What’s more, the government’s plans to deregulate do not stop at Britain’s borders. Through trade deals, these policies could be inflicted on people in countries of the global south too.
This is frightening. But we shouldn’t despair. Over the last few years we’ve thrown a significant spanner in the government’s attempts to agree a toxic trade deal with the US. The deal has become one of the most unpopular of the government’s policies – on both sides of the Brexit divide. The danger still remains, and we need to keep going. As Joe Biden takes over the White House in coming weeks, we’ll assess the likelihood of an early deal, and ask supporters to take action.
But the US deal isn’t the only toxic trade agreement the government is pursuing. They are also desperate to sign us up to the Trans-Pacific Partnership, the sister deal to the infamous, now defeated EU-US trade deal TTIP. We’ve written about TPP before, and we’re ready to mobilise around it again this year. Although the US has left the TPP, they could easily re-join at any time, meaning that TPP remains a potential ‘US deal by the backdoor’.
We’re going to continue to highlight the way trade deals lead to dangerous deregulation, and work to prevent damaging clauses in any trade deals Britain signs. We’re going to start by demanding the removal of the corporate court system from the Canada trade deal we’ve already signed. These corporate courts allow big business to challenge government actions taken to protect the public or the environment in secret courts. They are an affront to democracy – and we have only a small window of time to stop this one coming into force.

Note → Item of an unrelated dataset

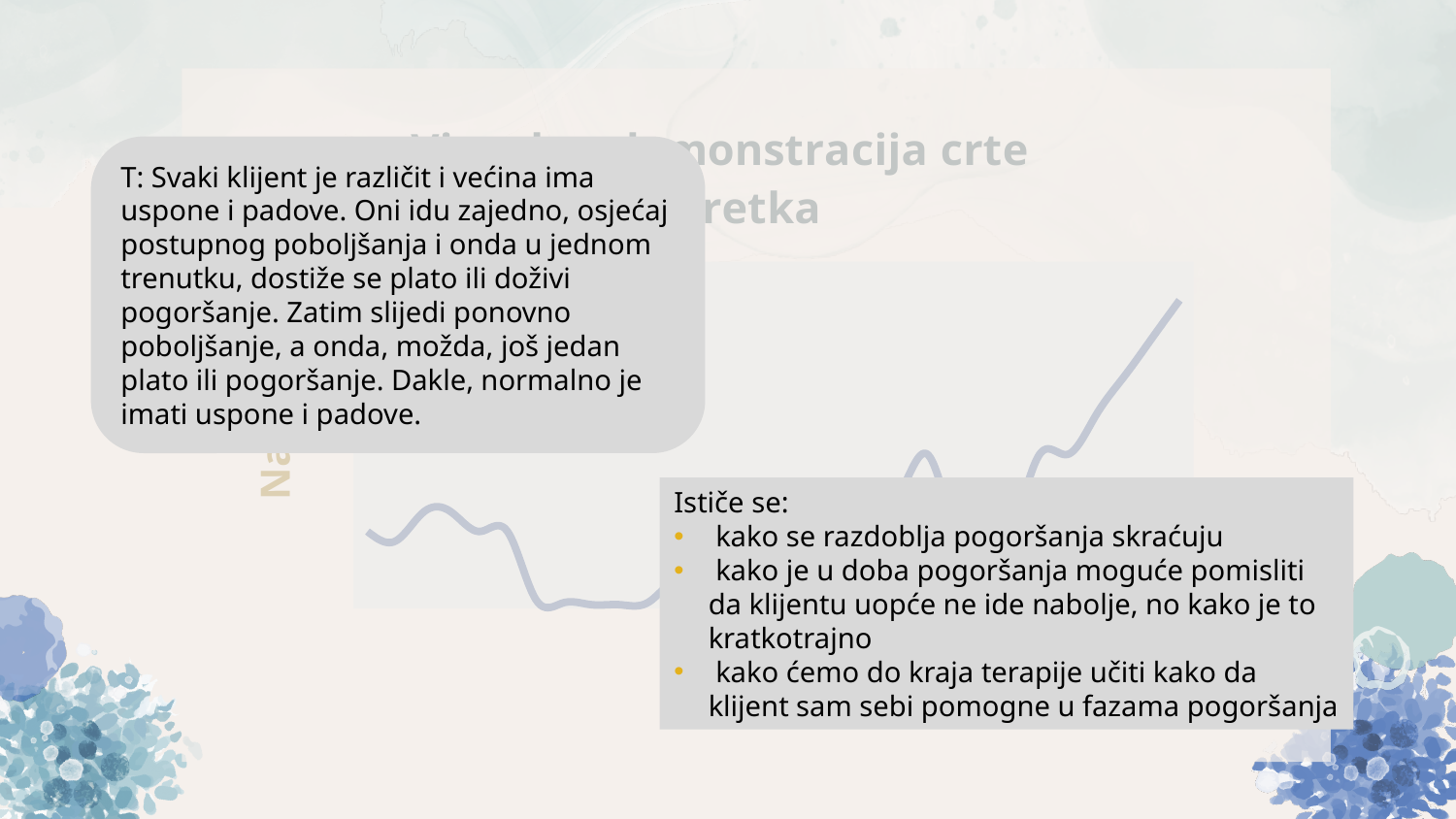
Does the line rise steadily, or does it have ups and downs along the way? ups and downs What kind of chart is shown on the slide? line chart Is the right end of the line higher or lower than its left end? higher Does the chart display any numeric data labels on the line? No Overall, does the plotted line rise or fall from left to right? rises How many lines (series) are plotted on the chart? 1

And, in the year where we will mobilise for radical action to halt climate change, we need to challenge the way deregulatory trade deals threaten to intensify the climate emergency, and build support for a new way of ‘doing trade’.
Finally, we need to use every lever we can to hold the government to account for its trade policy. We won vital amendments to the Trade Bill late last year. But the Bill is still going through parliament. We need to make sure those trade democracy amendments remain in the Bill during its final stages – and become law.
What activists have done to help oppose deregulatory trade deals is amazing. Although there are frightening possibilities on the horizon, we’ve fought and beaten toxic trade deals before, and the opposition to the US deal shows we can do so again.